=== SUPPLIED DATA ===
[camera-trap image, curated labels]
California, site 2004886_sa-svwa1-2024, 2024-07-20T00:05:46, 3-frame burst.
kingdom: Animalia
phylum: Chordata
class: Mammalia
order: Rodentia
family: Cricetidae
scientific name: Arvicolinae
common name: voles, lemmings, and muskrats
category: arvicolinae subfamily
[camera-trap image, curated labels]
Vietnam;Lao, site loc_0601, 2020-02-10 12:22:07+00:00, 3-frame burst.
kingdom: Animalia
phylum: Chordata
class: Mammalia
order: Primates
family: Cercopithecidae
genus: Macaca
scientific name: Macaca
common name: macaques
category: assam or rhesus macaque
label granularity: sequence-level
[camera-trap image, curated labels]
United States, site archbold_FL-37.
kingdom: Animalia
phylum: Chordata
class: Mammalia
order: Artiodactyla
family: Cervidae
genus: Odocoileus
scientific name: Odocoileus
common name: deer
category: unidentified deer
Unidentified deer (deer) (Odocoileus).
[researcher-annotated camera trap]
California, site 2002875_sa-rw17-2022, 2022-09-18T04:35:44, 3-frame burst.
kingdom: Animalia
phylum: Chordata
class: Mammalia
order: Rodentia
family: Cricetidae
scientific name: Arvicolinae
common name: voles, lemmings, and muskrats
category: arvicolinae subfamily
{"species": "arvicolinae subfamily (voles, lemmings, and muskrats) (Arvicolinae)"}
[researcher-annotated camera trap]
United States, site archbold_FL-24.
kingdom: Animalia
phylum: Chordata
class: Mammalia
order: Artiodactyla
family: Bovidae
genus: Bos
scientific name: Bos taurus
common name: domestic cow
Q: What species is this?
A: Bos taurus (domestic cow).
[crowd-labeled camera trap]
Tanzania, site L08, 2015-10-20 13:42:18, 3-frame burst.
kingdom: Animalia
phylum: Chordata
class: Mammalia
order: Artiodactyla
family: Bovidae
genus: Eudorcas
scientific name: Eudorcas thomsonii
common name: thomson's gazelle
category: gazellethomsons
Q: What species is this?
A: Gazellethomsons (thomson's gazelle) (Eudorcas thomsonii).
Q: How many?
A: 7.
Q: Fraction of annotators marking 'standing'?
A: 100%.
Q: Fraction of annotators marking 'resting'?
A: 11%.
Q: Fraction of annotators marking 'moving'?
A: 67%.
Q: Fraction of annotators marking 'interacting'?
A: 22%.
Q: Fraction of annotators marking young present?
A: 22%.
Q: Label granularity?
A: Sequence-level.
===
▶ _WHAT THE TASK REQUIRES_
What is the number of lines in the data that include "California"? Respond with that number and no other text.

▶ _ANSWER TO THIS EXERCISE_
2